Tuesday 11 December 2007

Lets talk Femtocell

Femtocell is back on agenda with activity from the Femtoforum. Femto Forum has formed four specific working groups to study the subject (femtocell progress) from multiple angles.

The working groups include
  • over-the-air radio and physical layer issues;
  • networks and interoperability;
  • regulatory issues;
  • market issues.

    Each area is receiving support from both vendors and operators including such heavyweights as Rogers Wireless, UTStarcom, Motorola, NEC and Nokia Siemens Networks.

    Since the Forum is not a standards-setting body, it’s biggest goal is to “make sure that we can speed up the standards and that they’re appropriate and actually span across the different air interfaces, including the WiMAX area and the 3GPP and 3GPP2 interfaces,” said Simon Saunders, the Forum’s chairman. “Where there are commonalities, that helps to drive economies of scale.” Since the “absolutely core focus” for femtocells is the residential environment, “it’s very important to make all the pieces work together so the femto works well with the DSL or cable infrastructure behind it,” said Saunders.

    Meanwhile, IDATE (a consulting firm specialising in Femtocells) expects to see the femtocell market developing rapidly over the following years. While a lack of agreed standards and outstanding technical issues will inhibit major rollouts in 2008, network integration issues are likely to be solved by 2009.Coupled with cost reductions this should lead to a ramp up in volumes in 2009/2010. IDATE believes 10 million UMTS femtocells will be shipped in 2010, rising to 18 million in 2011.

    In another report the prediction is that there can be between 20 and 40 million users by end of 2012.

    An article in Telecoms.com (sorry for subscribers only) argues that for Femtocells to be successful, Voice is not enough:

    The business case for femtocells involves a voice-only strategy, the potential for large incremental revenues is questionable, while an approach that positions femtocells as a platform for delivering multimedia services to the home will yield greater financial benefits.

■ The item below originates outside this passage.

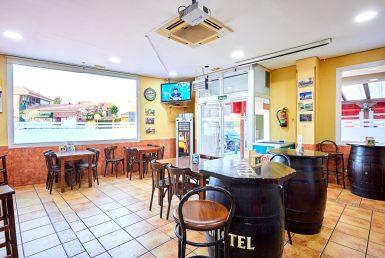 Bar en venta en el Centro Comercial la Nevera en El Casar de Talamanca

    "One of the big advantages of deploying femtocells is the ability to offer good coverage and data speeds close to those of fixed-line access, in the very place where people are most likely to want them: in the home," Heath says. "Consequently, operators should be looking at services which fit these criteria, rather than simply offering cheap mobile voice minutes."

    He added that in Finland, where mobile subscribers enjoy good indoor coverage, traffic from fixed to mobile networks shifted 10 per cent in 2006 - the most ever for the country in one year. That migration proves, he said, that once mobile usage is perceived as being affordable, even though it might still be more expensive than fixed, people will adopt it.

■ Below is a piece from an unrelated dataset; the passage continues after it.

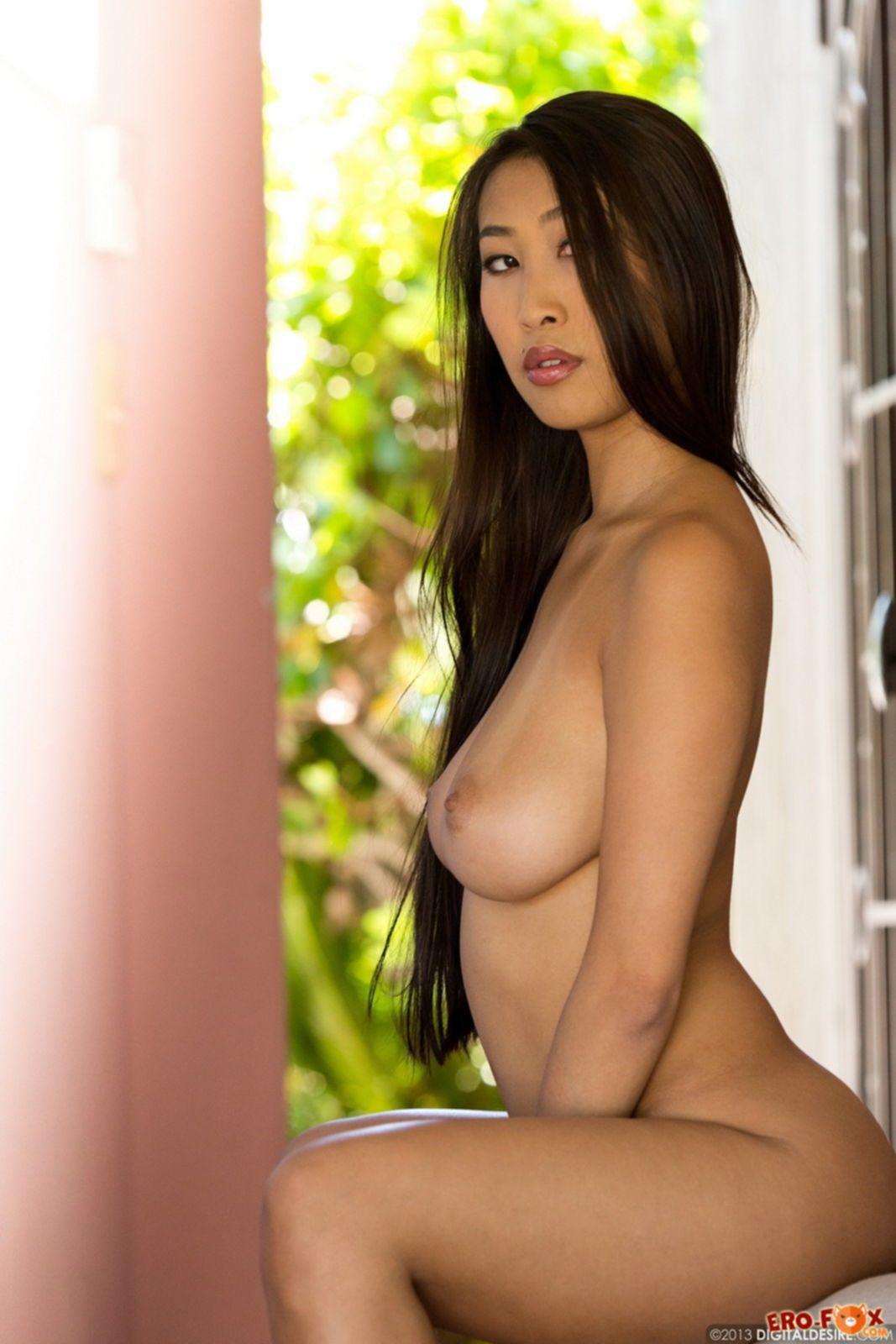 Сексуальная голая японка с большими сиськами - фото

    "Therefore, operators might not need to go as far as offering cheaper voice calls," Heath said. "Instead, they should look at carefully segmenting their customer base and target customers with little or no indoor coverage."

    Tal Givoly, chief scientist at Amdocs said the introduction of femtocells was not a big step forward in terms of technology or the ability to deliver new services. He said that many operators were actually aiming to deliver Telco 2.0 and become "purveyors of the digital lifestyle" but that femtocells were essentially a Telco 1.0 play and would not help operators achieve that objective. "First cases would have to be increased customer loyalty rather than substantially revised new services," he said.

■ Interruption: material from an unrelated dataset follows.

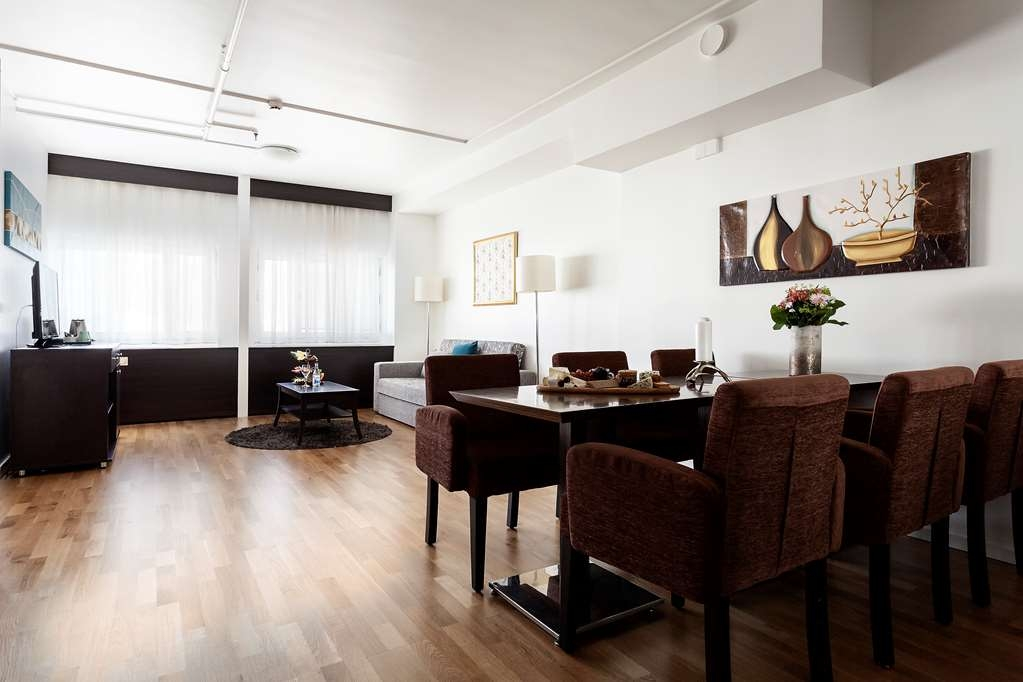 Best Western Stockholm Jarva - Living and Dining Area in the Suite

    Mobile TV is one service that operators are eager to roll out and for which femtocells could be seen as a disruptive technology that saves operators a great deal of capex and opex. Heath said that DVB-H requires operators to invest a considerable amount in new infrastructure, requiring as it does a lot of new transmitters. He added that the development of a range of killer applications, including mobile TV, video and audio services, would significantly broaden the consumer appeal of femtocell services.

    As the market progresses toward triple- and quadruple-play offerings, consumers will most likely expect high-quality mobile TV, video and audio services, which will be difficult to deliver using 3G macrocell networks. Heath said that deploying femtocells could substantially reduce the investment necessary and achieve significant capacity and cost savings.

    Heath also says that although many network operators are offering mobile broadband services at attractive prices, they can do so only while 3G networks are relatively underused. "Without femtocells, they could soon run into QoS problems as mass take-up occurs," he said.

    Finally, if you want an alternative view to these analysis then you may want to read this report from Analysis.

    Femtocells, while likely to provide great benefits for mobile subscribers and improved in-building service for mobile operators are not a technological end game. On the contrary, the femtos, which improve in-building mobile connectivity, carry considerable commercial risk, according to a report, “Femtocells in the Consumer Market: business case and marketing plan,” published by Analysys.

    Anonymous said...
    This comment has been removed by a blog administrator.
    Anonymous said...

    I disagree that Femto is a Telco 1.0 play, as Femto supports IP data services (by definition, Telco 2.0, especially in concert with 3rd party apps). I perceive that the fundamental need for Femto is the enormous increase in data consumption per subscriber that is anticipated, and Femto represents a way to economically deliver the goods. Operators are under pressure to provide massively greater capacity - without a corresponding increase in revenue/subscriber (ARPU), so Femto is a key part of the ability to efficiently deliver a wide variety of IP service.